Housesteads Roman Fort & Museum
Housesteads Roman Fort & Museum Hexham Reviews
Housestead Fort and Hadrian's Wall Jan 02, 2014
Housesteads fort is one of the best preserved fortresses on Hadrian’s Wall, the massive defence that marked the edge of the Roman Empire. It was occupied by a century of auxillary soldiers from the time the wall was built, early in the second century AD, to when it was abandoned late in the 4th. The remains include evidence of bakeries and bath houses, the gate houses, and the barracks where they slept. The real attraction, however, is the wall itself. Hadrian’s wall was built right across the top of England (it’s roughly 50 miles south of the current border) to separate the civilised tribes in the south from the troublesome Picts in the north. The Romans did have trade, and slaving relations, with the people living north of the wall; the Antonine wall is in central Scotland, and also Roman.
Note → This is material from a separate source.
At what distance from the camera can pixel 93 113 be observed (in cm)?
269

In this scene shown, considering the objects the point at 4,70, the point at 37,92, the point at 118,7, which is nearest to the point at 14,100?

But they never really conquered Scotland and the wall marks their defensive efforts.
The wall at this point crests a ridge line, with the manmade ramparts balanced along natural cliffs with what would have been marshland along the bottom (it’s fields now, thanks to 2000 odd years of improved agriculture). It must have been nearly unassailable. There were fortresses frequently along its length, and “mile castles” – mini fortresses – every Roman mile. It was heavily defended and you have to feel a little sorry for the auxillaries, raised in other, warmer parts of the empire and posted to this frozen, windy land. The landscape forms part of the Northumbrian National Park and is amongst the most dramatic in England.
Entrance to the fort is not cheap, and is governed by English Heritage. This means that there are separate charges both for parking and for entrance to the fort. There’s a visitor’s centre and the obligatory gift shop, and guide books are available. Parking aside, it should be free to walk along parts of the wall, so whether you want to pay for admission depends on how close a look you want at the ruined fort. I think it’s worth it, but then the fort was technically shut when I went so I got in free. It’s quite a long, hilly 10 minute walk from the car park so might not be suitable if you have severe mobility restrictions, but there is a path so baby buggies should make it. Dogs are welcome on the wall as long as they behave themselves – bear in mind that there are sheep around and your dog mustn’t be allowed to harass them. Bring a hat – it will be windy. The nearby Twice Brewed Inn, in Twice Brewed (my current favourite place name in the UK), is a rather splendid pub and good for warming back up in.